NCUA Board Gives CUSOs the Green Light for Lending

More than 1,000 comments are received by the NCUA on the issue – an apparent record for the agency.

NCUA official seal. (Source: NCUA)

In a 2-1 vote by the NCUA board, the agency approved a final rule to allow CUSOs to originate any type of loan originated by a federal credit union.

During Thursday’s meeting, Board Member Rodney Hood, who has been in favor of and has prioritized this rule and issue since his time on the board, led the discussion. Hood’s views are that the final rule will allow CUSOs to originate loans and expand their abilities for consumers to help create competition inside and outside of the credit union space – much like fintech organizations have done with the auto lending market.

“Let me be clear, I certainly believe that Credit Union Service Organizations are what will help credit unions, and in particular mid-sized to smaller credit unions, stay relevant in the years ahead by continuing to grow in scale in the cooperative spirit, while ensuring that the industry is responding to the rapidly changing landscape,” Hood said.

While the agency received a record number of comments on the final rule, more than 1,000 according to the NCUA, Hood said the majority of comments supported the measure. He took a moment to address those comments critical of the rule and those who addressed concerns the rule could result in CUSOs becoming payday lenders.

“Specifically, some have said that this rule will allow them [CUSOs] to become payday lenders – pernicious payday lenders run counter to the ‘people helping people’ philosophy. And I believe these concerns are simply unfounded,” Hood said.

Chairman Todd Harper, the lone no vote on the rule, has been against moving this rule forward because without proper oversight of CUSOs or third-party vendors, the NCUA should wait until the agency has that authority; and that can only be given by Congress.

“There is a classic philosophical difference on this rule. On the one hand, my colleagues believe that the changes contained in this final rule will help small credit unions to compete and remain viable. On the other hand, I believe that unleashing such competition within the credit union system will lead to lower earnings for smaller credit unions because of the earnings that CUSOs will siphon off the top from participating credit unions. This will then lower returns on loans and lower credit union returns on average assets. As a result, this rule in the long run will likely lead to further industry consolidation,” Harper said.

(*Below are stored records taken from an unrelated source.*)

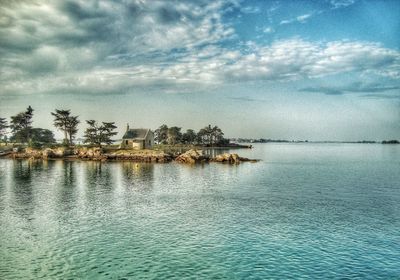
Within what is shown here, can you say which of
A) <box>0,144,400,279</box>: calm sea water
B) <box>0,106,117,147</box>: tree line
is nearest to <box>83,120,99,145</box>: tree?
<box>0,106,117,147</box>: tree line

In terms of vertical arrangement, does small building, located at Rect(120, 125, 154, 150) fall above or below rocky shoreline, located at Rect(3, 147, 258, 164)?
above

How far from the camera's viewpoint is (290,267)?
23188mm

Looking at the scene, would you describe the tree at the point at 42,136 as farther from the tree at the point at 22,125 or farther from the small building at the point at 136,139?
the small building at the point at 136,139

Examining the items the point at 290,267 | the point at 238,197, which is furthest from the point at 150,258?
Answer: the point at 238,197

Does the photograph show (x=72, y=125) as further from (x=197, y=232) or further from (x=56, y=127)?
(x=197, y=232)

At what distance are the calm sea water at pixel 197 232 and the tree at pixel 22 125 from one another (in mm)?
A: 113086

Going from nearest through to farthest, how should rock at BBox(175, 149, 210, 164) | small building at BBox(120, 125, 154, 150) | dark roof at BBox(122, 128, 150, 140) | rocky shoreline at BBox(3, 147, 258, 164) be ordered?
rock at BBox(175, 149, 210, 164) < rocky shoreline at BBox(3, 147, 258, 164) < small building at BBox(120, 125, 154, 150) < dark roof at BBox(122, 128, 150, 140)

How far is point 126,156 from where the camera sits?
11356 centimetres

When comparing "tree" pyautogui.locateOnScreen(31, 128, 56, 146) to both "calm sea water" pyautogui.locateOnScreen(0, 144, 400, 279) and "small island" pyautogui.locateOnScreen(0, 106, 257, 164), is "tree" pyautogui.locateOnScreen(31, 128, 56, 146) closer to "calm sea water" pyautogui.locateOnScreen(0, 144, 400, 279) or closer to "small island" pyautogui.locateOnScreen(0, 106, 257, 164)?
"small island" pyautogui.locateOnScreen(0, 106, 257, 164)

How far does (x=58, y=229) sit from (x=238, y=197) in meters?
25.8

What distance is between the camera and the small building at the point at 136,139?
418 feet

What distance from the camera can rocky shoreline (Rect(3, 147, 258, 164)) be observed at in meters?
111

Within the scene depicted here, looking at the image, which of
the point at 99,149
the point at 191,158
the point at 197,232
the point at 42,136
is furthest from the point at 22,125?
the point at 197,232

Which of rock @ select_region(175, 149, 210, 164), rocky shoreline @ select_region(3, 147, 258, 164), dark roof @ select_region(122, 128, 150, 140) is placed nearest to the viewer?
rock @ select_region(175, 149, 210, 164)
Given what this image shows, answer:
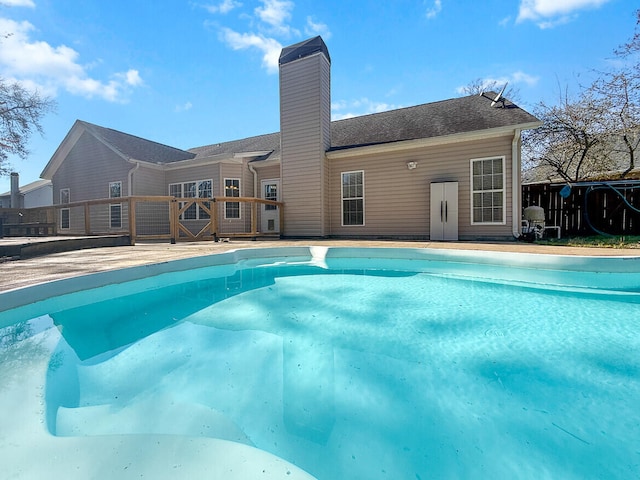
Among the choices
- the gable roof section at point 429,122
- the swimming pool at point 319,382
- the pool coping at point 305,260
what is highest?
the gable roof section at point 429,122

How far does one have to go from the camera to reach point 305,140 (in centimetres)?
958

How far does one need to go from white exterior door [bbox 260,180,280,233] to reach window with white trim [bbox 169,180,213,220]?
2000 millimetres

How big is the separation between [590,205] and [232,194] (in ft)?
38.1

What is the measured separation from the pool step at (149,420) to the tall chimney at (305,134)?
7996 mm

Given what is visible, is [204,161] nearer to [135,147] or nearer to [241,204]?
[241,204]

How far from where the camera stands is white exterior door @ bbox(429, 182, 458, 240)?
8008mm

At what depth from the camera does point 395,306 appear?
11.4ft

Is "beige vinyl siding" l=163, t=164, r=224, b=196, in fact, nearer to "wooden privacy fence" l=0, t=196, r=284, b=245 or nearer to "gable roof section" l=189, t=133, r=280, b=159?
"wooden privacy fence" l=0, t=196, r=284, b=245

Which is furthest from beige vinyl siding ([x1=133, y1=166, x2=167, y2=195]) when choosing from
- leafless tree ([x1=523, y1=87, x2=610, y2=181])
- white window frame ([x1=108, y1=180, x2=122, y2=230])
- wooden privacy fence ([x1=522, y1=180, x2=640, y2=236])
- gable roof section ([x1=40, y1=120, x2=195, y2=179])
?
leafless tree ([x1=523, y1=87, x2=610, y2=181])

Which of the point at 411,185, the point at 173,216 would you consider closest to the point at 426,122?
the point at 411,185

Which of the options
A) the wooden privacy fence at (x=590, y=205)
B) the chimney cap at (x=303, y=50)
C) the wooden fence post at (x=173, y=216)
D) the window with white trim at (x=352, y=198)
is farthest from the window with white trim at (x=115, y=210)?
the wooden privacy fence at (x=590, y=205)

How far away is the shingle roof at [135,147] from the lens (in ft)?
38.0

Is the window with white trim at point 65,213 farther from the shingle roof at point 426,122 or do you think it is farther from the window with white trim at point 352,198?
the window with white trim at point 352,198

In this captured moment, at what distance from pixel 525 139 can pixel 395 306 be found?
41.5ft
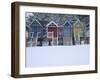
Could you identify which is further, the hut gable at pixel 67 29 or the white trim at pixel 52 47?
the hut gable at pixel 67 29

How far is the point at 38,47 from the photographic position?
1.64 metres

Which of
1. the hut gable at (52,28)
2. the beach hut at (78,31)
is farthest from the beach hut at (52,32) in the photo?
the beach hut at (78,31)

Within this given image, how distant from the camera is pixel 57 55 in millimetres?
1707

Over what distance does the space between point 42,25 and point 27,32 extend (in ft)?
0.40

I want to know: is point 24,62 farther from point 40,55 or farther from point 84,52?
point 84,52

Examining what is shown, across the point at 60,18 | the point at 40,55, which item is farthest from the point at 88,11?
the point at 40,55

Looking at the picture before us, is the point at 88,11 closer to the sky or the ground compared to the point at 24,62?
closer to the sky

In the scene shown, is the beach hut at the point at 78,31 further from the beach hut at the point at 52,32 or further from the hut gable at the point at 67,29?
the beach hut at the point at 52,32

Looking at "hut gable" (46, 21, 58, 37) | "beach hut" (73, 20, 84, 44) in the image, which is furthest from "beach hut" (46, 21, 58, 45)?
"beach hut" (73, 20, 84, 44)

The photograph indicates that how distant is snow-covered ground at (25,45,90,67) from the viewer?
1627 mm

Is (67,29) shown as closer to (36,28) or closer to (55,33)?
(55,33)

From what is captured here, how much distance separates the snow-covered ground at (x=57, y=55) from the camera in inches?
64.0

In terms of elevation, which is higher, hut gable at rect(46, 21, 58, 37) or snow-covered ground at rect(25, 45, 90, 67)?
hut gable at rect(46, 21, 58, 37)

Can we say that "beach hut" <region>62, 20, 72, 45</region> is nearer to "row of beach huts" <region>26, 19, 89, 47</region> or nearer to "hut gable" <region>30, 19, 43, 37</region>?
"row of beach huts" <region>26, 19, 89, 47</region>
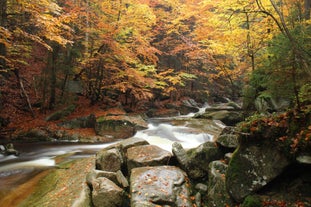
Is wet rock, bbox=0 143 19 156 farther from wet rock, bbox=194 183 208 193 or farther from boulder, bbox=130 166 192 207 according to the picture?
wet rock, bbox=194 183 208 193

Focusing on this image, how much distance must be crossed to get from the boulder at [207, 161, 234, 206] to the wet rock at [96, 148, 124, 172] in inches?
104

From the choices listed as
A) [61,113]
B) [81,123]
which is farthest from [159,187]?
[61,113]

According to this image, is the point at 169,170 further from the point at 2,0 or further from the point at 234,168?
the point at 2,0

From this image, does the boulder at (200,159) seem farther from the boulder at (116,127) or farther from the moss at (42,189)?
the boulder at (116,127)

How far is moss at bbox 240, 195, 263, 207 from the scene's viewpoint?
13.8ft

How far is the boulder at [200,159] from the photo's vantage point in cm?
615

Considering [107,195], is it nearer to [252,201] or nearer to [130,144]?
[130,144]

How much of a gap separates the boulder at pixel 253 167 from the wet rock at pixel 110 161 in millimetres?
3216

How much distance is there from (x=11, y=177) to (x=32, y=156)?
2.20 meters

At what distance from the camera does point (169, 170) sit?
6.13 meters

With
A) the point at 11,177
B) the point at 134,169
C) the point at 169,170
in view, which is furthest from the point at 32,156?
the point at 169,170

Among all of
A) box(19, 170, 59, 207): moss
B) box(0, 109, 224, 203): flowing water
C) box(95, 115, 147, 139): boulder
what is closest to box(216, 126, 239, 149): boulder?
box(0, 109, 224, 203): flowing water

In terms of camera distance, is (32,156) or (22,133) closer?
(32,156)

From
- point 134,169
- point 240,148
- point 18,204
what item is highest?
point 240,148
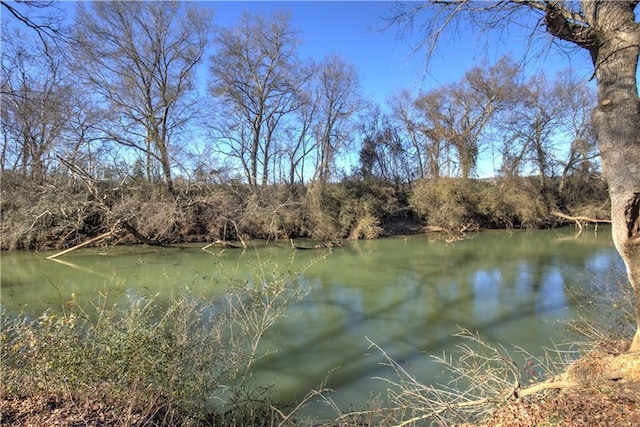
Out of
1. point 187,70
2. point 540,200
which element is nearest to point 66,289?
point 187,70

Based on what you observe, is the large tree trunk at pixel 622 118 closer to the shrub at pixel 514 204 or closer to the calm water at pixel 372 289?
the calm water at pixel 372 289

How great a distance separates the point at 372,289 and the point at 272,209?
9.40 metres

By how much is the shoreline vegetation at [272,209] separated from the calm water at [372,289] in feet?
3.71

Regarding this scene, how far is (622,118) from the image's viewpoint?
2939mm

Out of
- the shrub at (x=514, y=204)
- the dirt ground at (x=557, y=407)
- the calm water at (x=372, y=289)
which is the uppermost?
the shrub at (x=514, y=204)

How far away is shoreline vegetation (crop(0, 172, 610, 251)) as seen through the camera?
45.4 ft

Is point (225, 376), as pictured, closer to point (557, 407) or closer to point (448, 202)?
point (557, 407)

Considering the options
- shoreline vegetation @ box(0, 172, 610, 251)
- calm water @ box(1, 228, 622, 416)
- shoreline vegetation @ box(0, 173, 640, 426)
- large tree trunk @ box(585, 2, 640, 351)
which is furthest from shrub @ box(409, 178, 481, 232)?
large tree trunk @ box(585, 2, 640, 351)

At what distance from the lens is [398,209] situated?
2069 cm

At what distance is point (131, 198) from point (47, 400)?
13011 millimetres

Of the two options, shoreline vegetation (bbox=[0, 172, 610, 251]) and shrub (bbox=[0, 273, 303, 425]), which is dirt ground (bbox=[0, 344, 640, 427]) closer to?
shrub (bbox=[0, 273, 303, 425])

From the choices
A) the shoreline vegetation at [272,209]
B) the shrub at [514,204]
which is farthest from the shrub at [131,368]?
the shrub at [514,204]

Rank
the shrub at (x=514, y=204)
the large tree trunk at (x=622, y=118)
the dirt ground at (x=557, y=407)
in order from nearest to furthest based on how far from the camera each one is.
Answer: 1. the dirt ground at (x=557, y=407)
2. the large tree trunk at (x=622, y=118)
3. the shrub at (x=514, y=204)

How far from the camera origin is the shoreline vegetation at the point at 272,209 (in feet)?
45.4
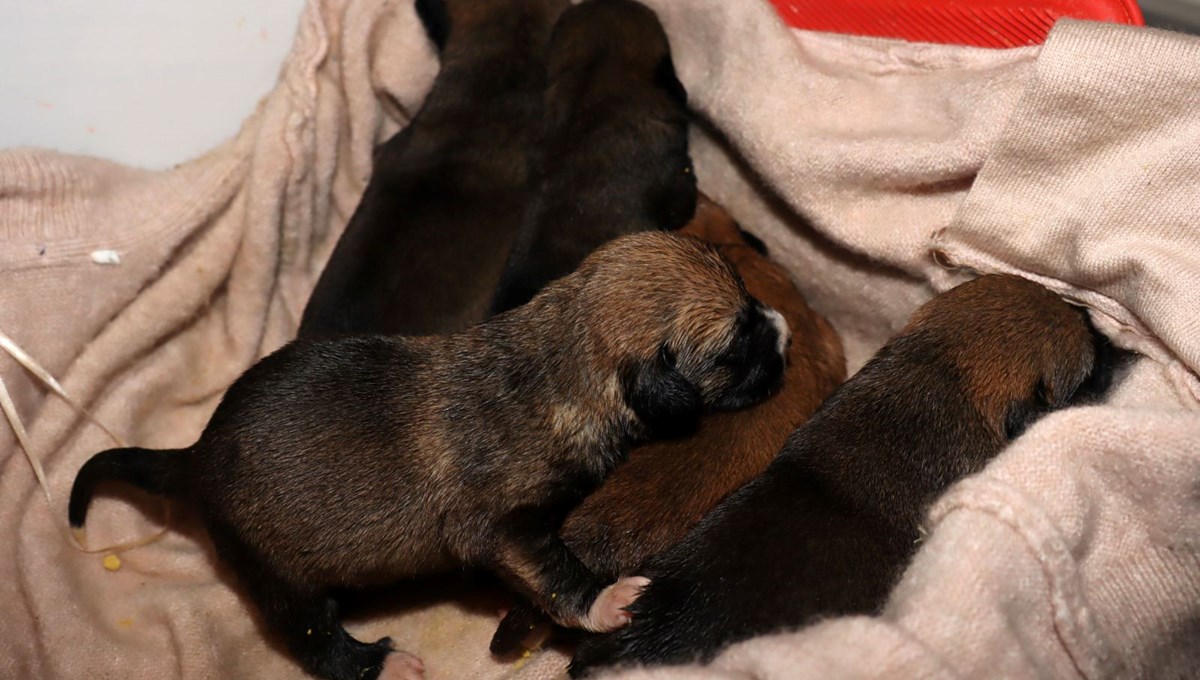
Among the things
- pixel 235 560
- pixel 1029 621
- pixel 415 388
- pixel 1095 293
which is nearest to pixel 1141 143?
pixel 1095 293

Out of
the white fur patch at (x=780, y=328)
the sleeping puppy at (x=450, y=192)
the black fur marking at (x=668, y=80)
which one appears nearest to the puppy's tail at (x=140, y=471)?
the sleeping puppy at (x=450, y=192)

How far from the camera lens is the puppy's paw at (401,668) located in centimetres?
288

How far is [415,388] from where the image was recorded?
2.70m

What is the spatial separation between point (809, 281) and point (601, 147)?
0.85 meters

Vice Chairman Kyle Hauptman and Hood both voted in favor of the final rule for a number of reasons, one being that the board will have “additional flexibility to approve permissible activities and services outside of notice-and-comment rulemaking.” Another reason appeared to come down to competition.

“This rule gives credit unions the tools to compete more effectively in the digital marketplace,” Hauptman said. “It also gives members another choice when shopping online. That’s a good thing. As always, we will be watching how this rule impacts consumers and credit unions.”

Hauptman said the NCUA will keep an eye out for any consumer issues and if CUSOs are properly delivering these loans to consumers. He added, “These rules we make are sometimes more art than science … so if this rule needs to be tweaked in the future, then we’ll tweak it.”

CAMEL to CAMELS

In a 3-0 vote, the board approved a final rule updating the CAMEL rating system to the CAMELS rating system. In the final rule, the “S” was added to signify sensitivity to market risk into the component. The board also approved redefining the “L” in the liquidity risk component of the system.

According to the NCUA, the benefits of adding the “S” component are “to enhance transparency and allow the NCUA and federally insured consumer and corporate credit unions to better distinguish between liquidity risk (L) and sensitivity to market risk (S).”

The addition of “S” also enhances consistency between the supervision of credit unions and financial institutions supervised by the other banking agencies.

“The NCUA’s adoption of the CAMELS system is good public policy and long overdue,” said Harper. “Separating the liquidity and market sensitivity components will allow the NCUA to better monitor these risks within the credit union system, better communicate specific concerns to individual credit unions and better allocate resources.”

Implementation of the revised CAMELS rating system is scheduled to take place April 1, 2022.

In a statement published Thursday, CUNA President/CEO Jim Nussle said of both votes by the NCUA Board, “We thank the board for finalizing these two rules, both of which will improve the operating environment for credit unions to help them better serve their members. The CUSO rule will help credit unions pool resources when necessary to continue to meet loan demand. The CAMELS final rule will provide greater clarity and transparency regarding credit union sensitivity to market and liquidity risk.”